My second mass email:
Two Sundays ago, I accompanied my host family to a ceremony to commemorate my host mother's ex-husband, Julio Cesar, killed in 1974 (this was two years before the military took hold, Perón was still president). My host mother, Ana María says, "Fue primero" as in he was the first disappeared. His body was found two days after her was kidnapped and soon afterwards the matter was all over the news. Nothing like this had happened before: the Triple A hadn't appeared yet, there were acts of terrorism by anonymous groups loosely tied to the government, bombs and so forth, but disappearances weren't rampant.

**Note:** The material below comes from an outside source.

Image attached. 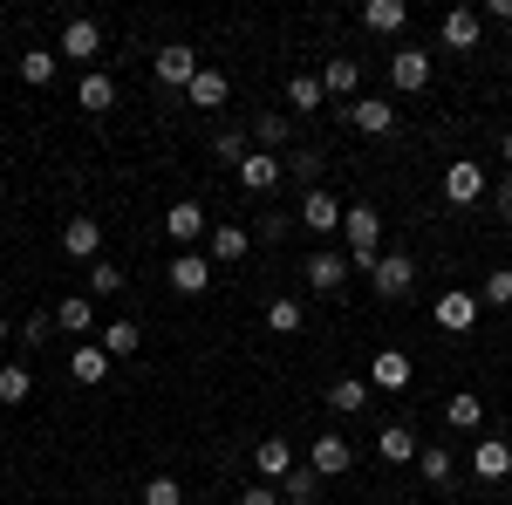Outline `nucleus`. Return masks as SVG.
<instances>
[{"mask_svg":"<svg viewBox=\"0 0 512 505\" xmlns=\"http://www.w3.org/2000/svg\"><path fill=\"white\" fill-rule=\"evenodd\" d=\"M342 233H349V267L355 273H369L383 260V212H376V205H349Z\"/></svg>","mask_w":512,"mask_h":505,"instance_id":"f257e3e1","label":"nucleus"},{"mask_svg":"<svg viewBox=\"0 0 512 505\" xmlns=\"http://www.w3.org/2000/svg\"><path fill=\"white\" fill-rule=\"evenodd\" d=\"M444 198L465 212V205H485L492 198V178H485V164H472V157H458V164H444Z\"/></svg>","mask_w":512,"mask_h":505,"instance_id":"f03ea898","label":"nucleus"},{"mask_svg":"<svg viewBox=\"0 0 512 505\" xmlns=\"http://www.w3.org/2000/svg\"><path fill=\"white\" fill-rule=\"evenodd\" d=\"M151 76H158L164 89H192V82H198V48H185V41H164L158 55H151Z\"/></svg>","mask_w":512,"mask_h":505,"instance_id":"7ed1b4c3","label":"nucleus"},{"mask_svg":"<svg viewBox=\"0 0 512 505\" xmlns=\"http://www.w3.org/2000/svg\"><path fill=\"white\" fill-rule=\"evenodd\" d=\"M294 219H301L315 239H328V233H342V219H349V212H342V198H335V192H321V185H315V192L301 198V212H294Z\"/></svg>","mask_w":512,"mask_h":505,"instance_id":"20e7f679","label":"nucleus"},{"mask_svg":"<svg viewBox=\"0 0 512 505\" xmlns=\"http://www.w3.org/2000/svg\"><path fill=\"white\" fill-rule=\"evenodd\" d=\"M212 260H205V253H178V260H171V267H164V280H171V294H185V301H198V294H205V287H212Z\"/></svg>","mask_w":512,"mask_h":505,"instance_id":"39448f33","label":"nucleus"},{"mask_svg":"<svg viewBox=\"0 0 512 505\" xmlns=\"http://www.w3.org/2000/svg\"><path fill=\"white\" fill-rule=\"evenodd\" d=\"M280 178H287V164H280L274 151H246V157H239V192L267 198V192L280 185Z\"/></svg>","mask_w":512,"mask_h":505,"instance_id":"423d86ee","label":"nucleus"},{"mask_svg":"<svg viewBox=\"0 0 512 505\" xmlns=\"http://www.w3.org/2000/svg\"><path fill=\"white\" fill-rule=\"evenodd\" d=\"M410 280H417V260H410V253H383V260L369 267V287H376L383 301H396V294H410Z\"/></svg>","mask_w":512,"mask_h":505,"instance_id":"0eeeda50","label":"nucleus"},{"mask_svg":"<svg viewBox=\"0 0 512 505\" xmlns=\"http://www.w3.org/2000/svg\"><path fill=\"white\" fill-rule=\"evenodd\" d=\"M308 465H315V478H349L355 471V444L349 437H315V444H308Z\"/></svg>","mask_w":512,"mask_h":505,"instance_id":"6e6552de","label":"nucleus"},{"mask_svg":"<svg viewBox=\"0 0 512 505\" xmlns=\"http://www.w3.org/2000/svg\"><path fill=\"white\" fill-rule=\"evenodd\" d=\"M164 233L178 239V253H192V239L212 233V219H205V205H192V198H178L171 212H164Z\"/></svg>","mask_w":512,"mask_h":505,"instance_id":"1a4fd4ad","label":"nucleus"},{"mask_svg":"<svg viewBox=\"0 0 512 505\" xmlns=\"http://www.w3.org/2000/svg\"><path fill=\"white\" fill-rule=\"evenodd\" d=\"M410 376H417V369H410V355H403V349H376V362H369V389L403 396V389H410Z\"/></svg>","mask_w":512,"mask_h":505,"instance_id":"9d476101","label":"nucleus"},{"mask_svg":"<svg viewBox=\"0 0 512 505\" xmlns=\"http://www.w3.org/2000/svg\"><path fill=\"white\" fill-rule=\"evenodd\" d=\"M390 82L403 89V96L431 89V55H424V48H396V55H390Z\"/></svg>","mask_w":512,"mask_h":505,"instance_id":"9b49d317","label":"nucleus"},{"mask_svg":"<svg viewBox=\"0 0 512 505\" xmlns=\"http://www.w3.org/2000/svg\"><path fill=\"white\" fill-rule=\"evenodd\" d=\"M478 35H485V21H478L472 7H451V14L437 21V41H444V48H458V55H472Z\"/></svg>","mask_w":512,"mask_h":505,"instance_id":"f8f14e48","label":"nucleus"},{"mask_svg":"<svg viewBox=\"0 0 512 505\" xmlns=\"http://www.w3.org/2000/svg\"><path fill=\"white\" fill-rule=\"evenodd\" d=\"M62 253L82 260V267H96V260H103V226H96V219H69V226H62Z\"/></svg>","mask_w":512,"mask_h":505,"instance_id":"ddd939ff","label":"nucleus"},{"mask_svg":"<svg viewBox=\"0 0 512 505\" xmlns=\"http://www.w3.org/2000/svg\"><path fill=\"white\" fill-rule=\"evenodd\" d=\"M246 253H253V233H246V226H212V233H205V260H212V267H233Z\"/></svg>","mask_w":512,"mask_h":505,"instance_id":"4468645a","label":"nucleus"},{"mask_svg":"<svg viewBox=\"0 0 512 505\" xmlns=\"http://www.w3.org/2000/svg\"><path fill=\"white\" fill-rule=\"evenodd\" d=\"M55 55H69V62H96V55H103V28L76 14V21L62 28V41H55Z\"/></svg>","mask_w":512,"mask_h":505,"instance_id":"2eb2a0df","label":"nucleus"},{"mask_svg":"<svg viewBox=\"0 0 512 505\" xmlns=\"http://www.w3.org/2000/svg\"><path fill=\"white\" fill-rule=\"evenodd\" d=\"M253 471H260L267 485H287V471H294V444H287V437H260V444H253Z\"/></svg>","mask_w":512,"mask_h":505,"instance_id":"dca6fc26","label":"nucleus"},{"mask_svg":"<svg viewBox=\"0 0 512 505\" xmlns=\"http://www.w3.org/2000/svg\"><path fill=\"white\" fill-rule=\"evenodd\" d=\"M417 451H424V444H417L410 424H383L376 430V458H383V465H417Z\"/></svg>","mask_w":512,"mask_h":505,"instance_id":"f3484780","label":"nucleus"},{"mask_svg":"<svg viewBox=\"0 0 512 505\" xmlns=\"http://www.w3.org/2000/svg\"><path fill=\"white\" fill-rule=\"evenodd\" d=\"M349 123L362 130V137H390V130H396V110L383 103V96H355V103H349Z\"/></svg>","mask_w":512,"mask_h":505,"instance_id":"a211bd4d","label":"nucleus"},{"mask_svg":"<svg viewBox=\"0 0 512 505\" xmlns=\"http://www.w3.org/2000/svg\"><path fill=\"white\" fill-rule=\"evenodd\" d=\"M349 253H328V246H321L315 260H308V287H315V294H342V280H349Z\"/></svg>","mask_w":512,"mask_h":505,"instance_id":"6ab92c4d","label":"nucleus"},{"mask_svg":"<svg viewBox=\"0 0 512 505\" xmlns=\"http://www.w3.org/2000/svg\"><path fill=\"white\" fill-rule=\"evenodd\" d=\"M478 321V294H465V287H451V294H437V328H451V335H465Z\"/></svg>","mask_w":512,"mask_h":505,"instance_id":"aec40b11","label":"nucleus"},{"mask_svg":"<svg viewBox=\"0 0 512 505\" xmlns=\"http://www.w3.org/2000/svg\"><path fill=\"white\" fill-rule=\"evenodd\" d=\"M362 28H369V35H403V28H410V7H403V0H369V7H362Z\"/></svg>","mask_w":512,"mask_h":505,"instance_id":"412c9836","label":"nucleus"},{"mask_svg":"<svg viewBox=\"0 0 512 505\" xmlns=\"http://www.w3.org/2000/svg\"><path fill=\"white\" fill-rule=\"evenodd\" d=\"M472 471L485 478V485H492V478H506V471H512V444H506V437H478Z\"/></svg>","mask_w":512,"mask_h":505,"instance_id":"4be33fe9","label":"nucleus"},{"mask_svg":"<svg viewBox=\"0 0 512 505\" xmlns=\"http://www.w3.org/2000/svg\"><path fill=\"white\" fill-rule=\"evenodd\" d=\"M185 96H192V110H226L233 82H226V69H198V82L185 89Z\"/></svg>","mask_w":512,"mask_h":505,"instance_id":"5701e85b","label":"nucleus"},{"mask_svg":"<svg viewBox=\"0 0 512 505\" xmlns=\"http://www.w3.org/2000/svg\"><path fill=\"white\" fill-rule=\"evenodd\" d=\"M55 69H62V55H55V48H21V82H28V89H48Z\"/></svg>","mask_w":512,"mask_h":505,"instance_id":"b1692460","label":"nucleus"},{"mask_svg":"<svg viewBox=\"0 0 512 505\" xmlns=\"http://www.w3.org/2000/svg\"><path fill=\"white\" fill-rule=\"evenodd\" d=\"M69 376H76V383H103V376H110V355L96 349V342H76V349H69Z\"/></svg>","mask_w":512,"mask_h":505,"instance_id":"393cba45","label":"nucleus"},{"mask_svg":"<svg viewBox=\"0 0 512 505\" xmlns=\"http://www.w3.org/2000/svg\"><path fill=\"white\" fill-rule=\"evenodd\" d=\"M267 328H274V335H301V328H308V308H301L294 294H274V301H267Z\"/></svg>","mask_w":512,"mask_h":505,"instance_id":"a878e982","label":"nucleus"},{"mask_svg":"<svg viewBox=\"0 0 512 505\" xmlns=\"http://www.w3.org/2000/svg\"><path fill=\"white\" fill-rule=\"evenodd\" d=\"M328 410H342V417H362V410H369V383H362V376H342V383H328Z\"/></svg>","mask_w":512,"mask_h":505,"instance_id":"bb28decb","label":"nucleus"},{"mask_svg":"<svg viewBox=\"0 0 512 505\" xmlns=\"http://www.w3.org/2000/svg\"><path fill=\"white\" fill-rule=\"evenodd\" d=\"M76 103L89 110V117L117 110V82H110V76H82V82H76Z\"/></svg>","mask_w":512,"mask_h":505,"instance_id":"cd10ccee","label":"nucleus"},{"mask_svg":"<svg viewBox=\"0 0 512 505\" xmlns=\"http://www.w3.org/2000/svg\"><path fill=\"white\" fill-rule=\"evenodd\" d=\"M444 424H451V430H478V424H485V403H478L472 389L444 396Z\"/></svg>","mask_w":512,"mask_h":505,"instance_id":"c85d7f7f","label":"nucleus"},{"mask_svg":"<svg viewBox=\"0 0 512 505\" xmlns=\"http://www.w3.org/2000/svg\"><path fill=\"white\" fill-rule=\"evenodd\" d=\"M355 82H362V62H355V55H335V62L321 69V89H328V96H355Z\"/></svg>","mask_w":512,"mask_h":505,"instance_id":"c756f323","label":"nucleus"},{"mask_svg":"<svg viewBox=\"0 0 512 505\" xmlns=\"http://www.w3.org/2000/svg\"><path fill=\"white\" fill-rule=\"evenodd\" d=\"M55 328H69V335H89V328H96V308H89V294H69V301H62V308H55Z\"/></svg>","mask_w":512,"mask_h":505,"instance_id":"7c9ffc66","label":"nucleus"},{"mask_svg":"<svg viewBox=\"0 0 512 505\" xmlns=\"http://www.w3.org/2000/svg\"><path fill=\"white\" fill-rule=\"evenodd\" d=\"M137 342H144V328H137V321H110L96 349H103V355H137Z\"/></svg>","mask_w":512,"mask_h":505,"instance_id":"2f4dec72","label":"nucleus"},{"mask_svg":"<svg viewBox=\"0 0 512 505\" xmlns=\"http://www.w3.org/2000/svg\"><path fill=\"white\" fill-rule=\"evenodd\" d=\"M28 396H35V376H28L21 362H7V369H0V403L14 410V403H28Z\"/></svg>","mask_w":512,"mask_h":505,"instance_id":"473e14b6","label":"nucleus"},{"mask_svg":"<svg viewBox=\"0 0 512 505\" xmlns=\"http://www.w3.org/2000/svg\"><path fill=\"white\" fill-rule=\"evenodd\" d=\"M287 103H294V110H321V103H328L321 76H287Z\"/></svg>","mask_w":512,"mask_h":505,"instance_id":"72a5a7b5","label":"nucleus"},{"mask_svg":"<svg viewBox=\"0 0 512 505\" xmlns=\"http://www.w3.org/2000/svg\"><path fill=\"white\" fill-rule=\"evenodd\" d=\"M144 505H185V485L171 478V471H158V478H144V492H137Z\"/></svg>","mask_w":512,"mask_h":505,"instance_id":"f704fd0d","label":"nucleus"},{"mask_svg":"<svg viewBox=\"0 0 512 505\" xmlns=\"http://www.w3.org/2000/svg\"><path fill=\"white\" fill-rule=\"evenodd\" d=\"M417 471H424V485H451V451H444V444L417 451Z\"/></svg>","mask_w":512,"mask_h":505,"instance_id":"c9c22d12","label":"nucleus"},{"mask_svg":"<svg viewBox=\"0 0 512 505\" xmlns=\"http://www.w3.org/2000/svg\"><path fill=\"white\" fill-rule=\"evenodd\" d=\"M253 137H260V151H280V144H287V117H280V110L253 117Z\"/></svg>","mask_w":512,"mask_h":505,"instance_id":"e433bc0d","label":"nucleus"},{"mask_svg":"<svg viewBox=\"0 0 512 505\" xmlns=\"http://www.w3.org/2000/svg\"><path fill=\"white\" fill-rule=\"evenodd\" d=\"M89 294H123V267L117 260H96V267H89Z\"/></svg>","mask_w":512,"mask_h":505,"instance_id":"4c0bfd02","label":"nucleus"},{"mask_svg":"<svg viewBox=\"0 0 512 505\" xmlns=\"http://www.w3.org/2000/svg\"><path fill=\"white\" fill-rule=\"evenodd\" d=\"M315 485H321V478H315V465H294V471H287V485H280V492H287V499H321Z\"/></svg>","mask_w":512,"mask_h":505,"instance_id":"58836bf2","label":"nucleus"},{"mask_svg":"<svg viewBox=\"0 0 512 505\" xmlns=\"http://www.w3.org/2000/svg\"><path fill=\"white\" fill-rule=\"evenodd\" d=\"M478 301H485V308H512V273H485Z\"/></svg>","mask_w":512,"mask_h":505,"instance_id":"ea45409f","label":"nucleus"},{"mask_svg":"<svg viewBox=\"0 0 512 505\" xmlns=\"http://www.w3.org/2000/svg\"><path fill=\"white\" fill-rule=\"evenodd\" d=\"M239 505H280V485L260 478V485H246V492H239Z\"/></svg>","mask_w":512,"mask_h":505,"instance_id":"a19ab883","label":"nucleus"},{"mask_svg":"<svg viewBox=\"0 0 512 505\" xmlns=\"http://www.w3.org/2000/svg\"><path fill=\"white\" fill-rule=\"evenodd\" d=\"M55 335V314H35V321H21V342H48Z\"/></svg>","mask_w":512,"mask_h":505,"instance_id":"79ce46f5","label":"nucleus"},{"mask_svg":"<svg viewBox=\"0 0 512 505\" xmlns=\"http://www.w3.org/2000/svg\"><path fill=\"white\" fill-rule=\"evenodd\" d=\"M321 171V151H294V178H315Z\"/></svg>","mask_w":512,"mask_h":505,"instance_id":"37998d69","label":"nucleus"},{"mask_svg":"<svg viewBox=\"0 0 512 505\" xmlns=\"http://www.w3.org/2000/svg\"><path fill=\"white\" fill-rule=\"evenodd\" d=\"M492 212H499V219H506V226H512V178H506V185H499V192H492Z\"/></svg>","mask_w":512,"mask_h":505,"instance_id":"c03bdc74","label":"nucleus"},{"mask_svg":"<svg viewBox=\"0 0 512 505\" xmlns=\"http://www.w3.org/2000/svg\"><path fill=\"white\" fill-rule=\"evenodd\" d=\"M499 151H506V164H512V130H506V144H499Z\"/></svg>","mask_w":512,"mask_h":505,"instance_id":"a18cd8bd","label":"nucleus"},{"mask_svg":"<svg viewBox=\"0 0 512 505\" xmlns=\"http://www.w3.org/2000/svg\"><path fill=\"white\" fill-rule=\"evenodd\" d=\"M280 505H321V499H280Z\"/></svg>","mask_w":512,"mask_h":505,"instance_id":"49530a36","label":"nucleus"},{"mask_svg":"<svg viewBox=\"0 0 512 505\" xmlns=\"http://www.w3.org/2000/svg\"><path fill=\"white\" fill-rule=\"evenodd\" d=\"M7 335H14V328H7V314H0V342H7Z\"/></svg>","mask_w":512,"mask_h":505,"instance_id":"de8ad7c7","label":"nucleus"}]
</instances>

Julio was the father of my "host siblings", Leo and Mariela, who were 4 and 3 at the time. Julio Cesar was a photojournalist who had been at a socialist event, taking a photograph that led to his arrest. Nothing until now has ever been done to investigate or even commemorate what happened to him. There is a group of people who call themselves Los Vecinos de Balvenera and Almagro, two districts (I live in Almagro) in which it is estimated was the home of 200-300 desaparecidos. Julio Cesar grew up a few blocks from out apartment.
My host mother told me about this a couple weeks ago because she wanted to invite me a ceremony in which they were going to install a plaque in his memory. Not to gloat, but my my host mother told me that she had never told any of her previous exchange students about this, but she felt like she could because she sees the way I speak about things and that I have a "mente amplia."
So on Sunday, Leo and his girlfriend came over for lunch and then around 4 o' clock my host parents, Ana María and Eduardo (her second husband, adopted father to her children) and Leo and Claudia and I walked to Julio Cesar's house. There, people gathered in front on the sidewalk where a plot to place the plaque to mark his memory. People spoke about Julio Cesar, who he was, what he enjoyed: Neruda, Lorca, Mercedes Sosa. We all wore small photocopied pictures of him that were stapled to little red paper cranes. People spoke about how this does not mark an end or a goal, but stressed that we must continue to remember and make statements that recognize the disappeared so that this never happens again. ¡Nunca más! Afterwards, the family and others came back to the apartment and chatted and laughed and spoke softly of this lovely, simple, poignant ceremony.
A few nights prior to this event, I told my host parents about my father's parents who were communists and investigated by the FBI. As I told them this, about how my grandfather was essentially forced to stay in Phoenix, AZ where he felt protected, but dissatisfied nonetheless, a glimmer of recognition passed across Ana María and Eduardo's faces. The morning of the ceremony when Leo came over, Ana and Eduardo bragged to him, "su abuelo era comunista!" and then they told me, "Leo es comunista, también," and they all smiled at me in approval. And after the ceremony for Julio Cesar, I stood alone observing everything and Ana walked up to me and said, "Era, comunista, ¿sabés?" pointing to the plaque for Julio Cesar.
I never knew that I could ever feel as accepted as I did on that day, welcomed into a different culture, a people, and a family. They recognized me and let me in, into Argentina.